Das neue Anpaarungsprogramm

Seit kurzem gibt es ein neu entwickeltes Anpaarungsprogramm mit dem Namen "Optibull", das in Zusammenarbeit vom LKV, der Zucht Data und mehreren Besamungs- und Zuchtorganisationen entwickelt wurde. Hintergrund dieses Programmes ist die Tatsache, dass sich nur wenige Betriebsleiter mit der optimalen Anpaarung ihrer Kühe beschäftigen. Dies hat verschiedenste Gründe. Oftmals fehlt einfach die Zeit, sich in dieser Materie einzuarbeiten. Zudem ist es aufwändig, sich die passenden Bullen für die einzelnen Kühe rauszusuchen, die ideal die Schwächen der einzelnen Kuh ausgleichen. Deswegen verlassen sich viele Betriebsleiter auf ihren Besamungsbeauftragten. Allerdings müssen Eigenbestandsbesamer selbst auswählen, mit welchen Stieren sie ihre Kühe besamen.

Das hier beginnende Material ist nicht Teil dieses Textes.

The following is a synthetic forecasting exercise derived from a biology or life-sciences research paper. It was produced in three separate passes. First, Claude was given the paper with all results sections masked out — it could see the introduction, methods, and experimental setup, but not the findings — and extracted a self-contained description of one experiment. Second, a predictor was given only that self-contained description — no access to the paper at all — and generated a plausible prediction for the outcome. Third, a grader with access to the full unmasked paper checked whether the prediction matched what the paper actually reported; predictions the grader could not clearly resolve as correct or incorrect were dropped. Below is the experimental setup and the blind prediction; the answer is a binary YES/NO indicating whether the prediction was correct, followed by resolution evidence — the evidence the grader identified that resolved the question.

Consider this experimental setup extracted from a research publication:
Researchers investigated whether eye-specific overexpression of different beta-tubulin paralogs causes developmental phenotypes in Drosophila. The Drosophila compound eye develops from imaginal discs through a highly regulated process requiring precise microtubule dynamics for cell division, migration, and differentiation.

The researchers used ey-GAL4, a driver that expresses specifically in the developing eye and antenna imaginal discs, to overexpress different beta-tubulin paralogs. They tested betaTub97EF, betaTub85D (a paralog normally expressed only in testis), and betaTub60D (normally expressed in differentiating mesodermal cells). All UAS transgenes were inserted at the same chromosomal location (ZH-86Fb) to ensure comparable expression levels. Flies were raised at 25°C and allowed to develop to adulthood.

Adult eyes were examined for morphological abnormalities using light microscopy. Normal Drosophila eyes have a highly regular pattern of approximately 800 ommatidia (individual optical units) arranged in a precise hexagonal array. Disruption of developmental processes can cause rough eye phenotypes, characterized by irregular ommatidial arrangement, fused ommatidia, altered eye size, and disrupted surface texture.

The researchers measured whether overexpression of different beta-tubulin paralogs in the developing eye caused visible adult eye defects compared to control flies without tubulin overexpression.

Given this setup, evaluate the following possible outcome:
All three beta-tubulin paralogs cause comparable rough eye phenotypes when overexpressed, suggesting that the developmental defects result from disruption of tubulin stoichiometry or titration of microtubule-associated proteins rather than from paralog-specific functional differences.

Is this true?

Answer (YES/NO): NO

Die Praxis zeigt zudem, dass diejenigen Betriebe oftmals die "schöneren" und "besseren" Kühe haben, die sich mit der Auswahl des geeigneten Bullen mehr auseinandersetzen, als Betriebe, die diesem Bereich weniger Beachtung schenken.Das Anpaarungsprogramm "Optibull" ist ein internetbasiertes Programm, bei dem man sich über die LKV-Homepage nach Freischaltung einloggen kann. Es greift auf die LKV-Daten des eigenen Betriebes zu. So sind gleich alle im Bestand befindlichen Tiere in dem Programm enthalten. Dazu hat das Programm gleichzeitig die Informationen über Abstammung und Leistung der Tiere. Dadurch werden automatisch Inzuchtanpaarungen vermieden. Die Besamungsbullen müssen nicht selbst eingetragen und aktualisiert werden, da das Programm über eine Verknüpfung zur Zuchtwertplattform der bayerischen Landesanstalt für Landwirtschaft, BaZI Rind, verfügt. Somit ist Optibull immer auf dem neusten Stand und aktualisiert sich somit selbst mit jeder Zuchtwertschätzung.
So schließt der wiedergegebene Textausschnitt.